**YOUR INSTRUCTIONS**
The records below need to come back exactly as they are, pictures omitted.
====== PROVIDED MATERIAL ======
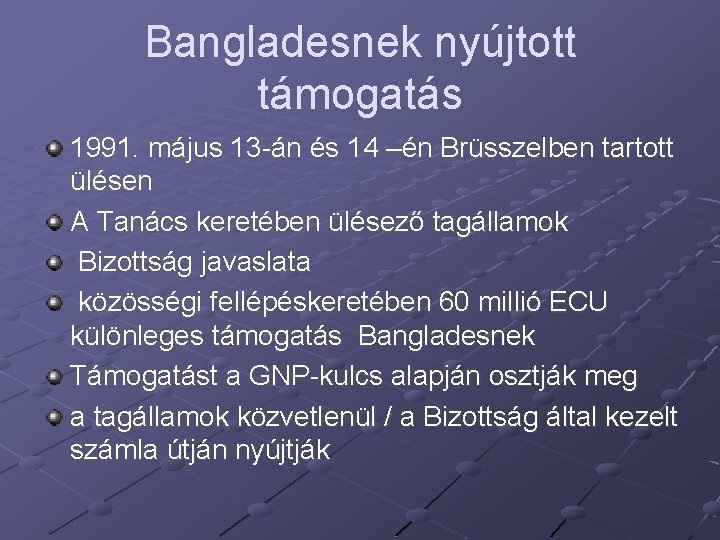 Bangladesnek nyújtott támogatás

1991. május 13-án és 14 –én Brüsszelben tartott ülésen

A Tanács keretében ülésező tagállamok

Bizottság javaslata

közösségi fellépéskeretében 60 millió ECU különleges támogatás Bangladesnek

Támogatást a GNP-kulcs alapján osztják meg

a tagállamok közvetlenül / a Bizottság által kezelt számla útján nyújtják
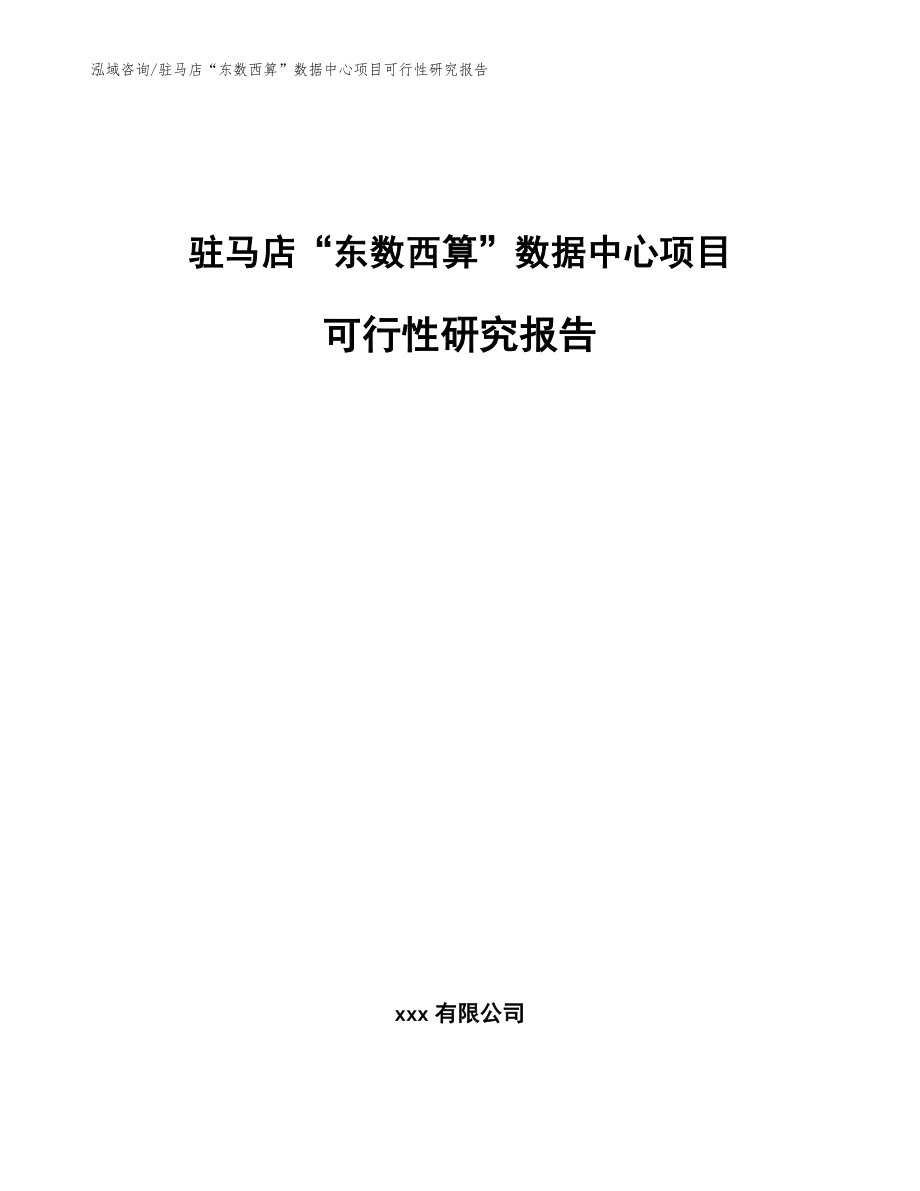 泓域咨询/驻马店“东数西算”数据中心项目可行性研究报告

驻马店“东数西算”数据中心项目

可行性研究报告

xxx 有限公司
======
**WRITTEN REPLY**
 Bangladesnek nyújtott támogatás

1991. május 13-án és 14 –én Brüsszelben tartott ülésen

A Tanács keretében ülésező tagállamok

Bizottság javaslata

közösségi fellépéskeretében 60 millió ECU különleges támogatás Bangladesnek

Támogatást a GNP-kulcs alapján osztják meg

a tagállamok közvetlenül / a Bizottság által kezelt számla útján nyújtják
 泓域咨询/驻马店“东数西算”数据中心项目可行性研究报告

驻马店“东数西算”数据中心项目

可行性研究报告

xxx 有限公司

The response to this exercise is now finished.